I wouldn't suggest "fucking up" the other cat for something that's just its instinct. Nature's never to blame, whereas humans have a choice in their continual stupidass behavior. The hose might chase the other cat off for a little while, though.

The cat run is a beautiful idea. Think of the fun you could have creating a kitty playground/obstacle course! Things to jump on an over and through.

Maybe add a little playground slide, something absolutely frictionless, for your own amusement! Just think how fun it would be, watching kitty hit that slide, backpedalling frantically with a wild-eyed look the first few times, then eventually learning to shoosh right down it like a surfer-pro, like an olympic kitty-slalom medalist.

Yup. Good times.

I'd definitely avoid prolonging the situation, though. Cats have wicked immune sytems, but multiple infections/absesses will take a toll over time, and just about every cat scratch or bite deposits bacteria and infection.
posted by Shane at 6:44 AM on August 23, 2004

The first rule of catfightclub....
posted by zeoslap at 7:20 AM on August 23, 2004

Build a run or keep him inside. He's going to end up expensively injured or dead one of these days if you don't take responsible steps to protect him. The presence or absence of testicles has almost nothing to do with territoriality.
posted by biscotti at 8:21 AM on August 23, 2004

Yeah, y'know, Zed, moggie could end up losing an eye. An' it's all fun until someone ... you know.
posted by Shane at 9:06 AM on August 23, 2004

Is there a way that you could modify your fence (assuming you have a fence) that makes it difficult for cats to visit and for him to explore? Like putting mesh or pickets around the top or something? It's a compromise between a cat run (which is good but involved) and letting things be (which is not working). I'm pretty supportive of indoor/outdoor cats in principle, I think access to trees and grass add to their quality of life, but a line has to be drawn when they're getting injured. He will be on the low end of length of life stats if you don't do something. Only let him out when you can immediately monitor what's going on, use the hose until you have a chance to beef up security, but make sure you figure out a way to keep him within the compound too. The wander/dominance bug with male cats is why I've had better luck with female cats.
posted by dness2 at 10:59 AM on August 23, 2004

i once saw a website selling cat-proof fencing. sort of an alternative to razor wire coils for your back yard. it was netting that extended inwards, to keep your cat from jumping out of the yard while simultaneously keeping other cats from getting in. they also had kits to keep the cat from climbing up into a tree to escape. didn't look much tackier than the average back yard fence, and although it probably costs a lot, if you already have a fenced yard it might be worth a shot. this website has photos and a testimonial from a happy user, either of the product i saw or something very similar.

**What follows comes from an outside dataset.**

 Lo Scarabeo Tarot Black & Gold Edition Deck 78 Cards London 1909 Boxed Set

if no fence, then try the cat run. i might try it myself - my cats love going outside, but i never take them out unleashed or unsupervised. we live too near a busy road, and i wouldn't be able to forgive myself for letting them become lost or injured (or worse).
posted by caution live frogs at 10:59 AM on August 23, 2004

Response by poster: I have turned the hose on neighbor cats when I've seen them in the yard... but I haven't seen them in a long time. Like I said, our cat's actually been successful in claiming our yard.

The back yard is enclosed by a fence, but a pretty insecure one from the perspective of keeping cats in.

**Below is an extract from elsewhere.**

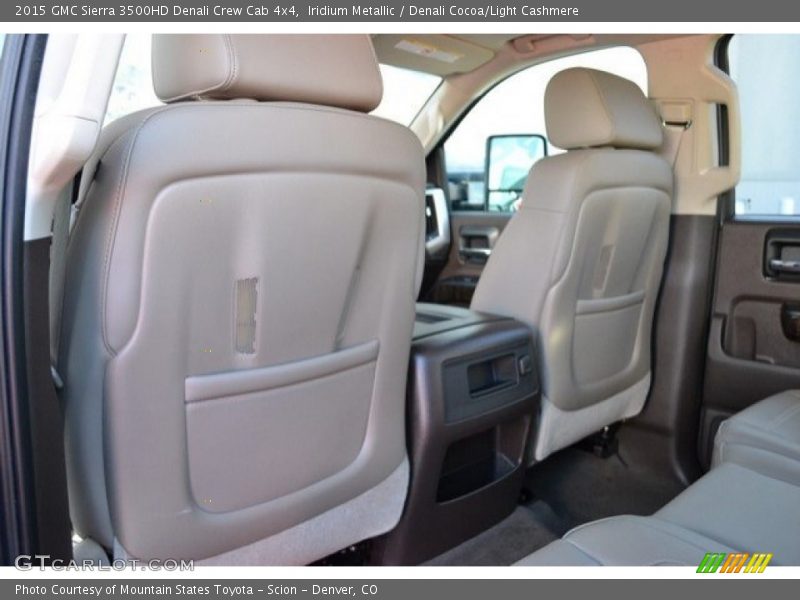 Iridium Metallic / Denali Cocoa/Light Cashmere 2015 GMC Sierra 3500HD Denali Crew Cab 4x4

I guess I'll be working on improving the fence and trying the cat-proofing. It makes me a little sad, 'cause our yard's pretty small, but y'all're right. Repeated abcesses are bad news and the injuries could get worse. "Why can't he be more like his *sister*?" (who hangs around the back yard all comfy and secure 'cause her brother has chased everyone else away.)

Thanks caution live frogs, everyone.